I’ve been reading a right load of crap this week, and it’s been getting on my nerves a bit really. I mean, there’s so much junk coming out of corporate whores Marvel and DC. So much statist team worshipping nonsense, and ‘politically correct’ stories with women acting like men whilst men act like cowering wimps, but I avoid most of that now.

These days I'm starting to concentrate my time and money on ‘independent’ comic books, but all I’ve been reading so far this week is limp offerings from writers who are being as bland and politically correct as possible, presumably so they can weasel a precious career for themselves working as a house slave for the big two dusty dinosaur behemoths.

Where’s the sense of rebellion, the strong human urge to tell is as it is no matter what the consequences? Bloody comic book writers, sometimes I think they’re more entrenched within the new world order matrix than the soft feminist liberal readers themselves.

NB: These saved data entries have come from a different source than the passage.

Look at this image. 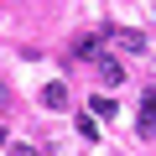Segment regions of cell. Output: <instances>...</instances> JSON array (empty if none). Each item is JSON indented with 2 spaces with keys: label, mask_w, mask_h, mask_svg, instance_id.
I'll return each mask as SVG.
<instances>
[{
  "label": "cell",
  "mask_w": 156,
  "mask_h": 156,
  "mask_svg": "<svg viewBox=\"0 0 156 156\" xmlns=\"http://www.w3.org/2000/svg\"><path fill=\"white\" fill-rule=\"evenodd\" d=\"M104 37H109V42H120L125 52H140V47H146V37H140V31H130V26H115V31H104Z\"/></svg>",
  "instance_id": "1"
},
{
  "label": "cell",
  "mask_w": 156,
  "mask_h": 156,
  "mask_svg": "<svg viewBox=\"0 0 156 156\" xmlns=\"http://www.w3.org/2000/svg\"><path fill=\"white\" fill-rule=\"evenodd\" d=\"M140 135H156V89H146L140 99Z\"/></svg>",
  "instance_id": "2"
},
{
  "label": "cell",
  "mask_w": 156,
  "mask_h": 156,
  "mask_svg": "<svg viewBox=\"0 0 156 156\" xmlns=\"http://www.w3.org/2000/svg\"><path fill=\"white\" fill-rule=\"evenodd\" d=\"M99 78H104V83H115V89H120V83H125V68H120L115 57H99Z\"/></svg>",
  "instance_id": "3"
},
{
  "label": "cell",
  "mask_w": 156,
  "mask_h": 156,
  "mask_svg": "<svg viewBox=\"0 0 156 156\" xmlns=\"http://www.w3.org/2000/svg\"><path fill=\"white\" fill-rule=\"evenodd\" d=\"M99 42H104V31H89L83 42H73V57H99Z\"/></svg>",
  "instance_id": "4"
},
{
  "label": "cell",
  "mask_w": 156,
  "mask_h": 156,
  "mask_svg": "<svg viewBox=\"0 0 156 156\" xmlns=\"http://www.w3.org/2000/svg\"><path fill=\"white\" fill-rule=\"evenodd\" d=\"M42 104H47V109H62V104H68V83H47V89H42Z\"/></svg>",
  "instance_id": "5"
},
{
  "label": "cell",
  "mask_w": 156,
  "mask_h": 156,
  "mask_svg": "<svg viewBox=\"0 0 156 156\" xmlns=\"http://www.w3.org/2000/svg\"><path fill=\"white\" fill-rule=\"evenodd\" d=\"M5 99H11V94H5V83H0V109H5Z\"/></svg>",
  "instance_id": "6"
},
{
  "label": "cell",
  "mask_w": 156,
  "mask_h": 156,
  "mask_svg": "<svg viewBox=\"0 0 156 156\" xmlns=\"http://www.w3.org/2000/svg\"><path fill=\"white\" fill-rule=\"evenodd\" d=\"M0 151H5V125H0Z\"/></svg>",
  "instance_id": "7"
}]
</instances>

All I want is a book with balls, a book with aggression, a book with a strong individual fighting against something, not another soft bloody team-member of team UN or team Nato or whatever Police state synonym a writer is worshipping this particular week. That’s why I’m so relieved to be writing this review, on a Friday morning, when I’ve finally read a comic book that has a heart beat and a bit of life about it. Check out my previous reviews from this week. What a sorry pile of old tosh it’s been so far. This book is heads and shoulders the best thing I’ve read all week.

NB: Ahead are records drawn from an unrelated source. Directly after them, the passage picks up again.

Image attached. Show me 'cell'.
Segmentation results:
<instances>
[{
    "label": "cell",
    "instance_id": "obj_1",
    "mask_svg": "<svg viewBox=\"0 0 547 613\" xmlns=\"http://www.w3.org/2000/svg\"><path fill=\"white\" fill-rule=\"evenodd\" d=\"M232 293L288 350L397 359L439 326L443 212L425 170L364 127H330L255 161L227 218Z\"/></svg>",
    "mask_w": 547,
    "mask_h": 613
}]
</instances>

It’s not even that complicated, or original, but you don’t have to be clever just for the sake of being clever to write a good comic book. Keep it easy to read, stick some hair on it’s chest and tell the damn story, that’s all I want.

The Squidder is about a bloke living in an apocalyptic wasteland where the masters have full control over their slave population. That slave population fight amongst themselves for scraps at the foot of the masters table, some collaborate and worship the masters, and our hero despises the whole lot of them and fights against it as a man, as somebody with moral integrity, aggression, strength, individuality, courage and the spirit of humanity that spits in the eye of anything that wants to call itself ‘master.’

Love it, love it, love it. The comparisons between this book, the times in which we are living today, and what the elite’s have in store for our collective future if we don’t start doing something about it are obvious for anybody paying attention. The art is Ben Templesmith at his best, oh how to describe it? Nicotine stained, fractured, wounded, but defiant. I love it, love it, love it.

The book ends with our hero taking an assignment, he has a death wish, but you get a sense that it’s this death wish that is driving him on, giving him the courage to change things, shake things up a bit. After all, when you no longer fear death you really are a man to be reckoned with. Enough waffling from me. Get this book, get this book now.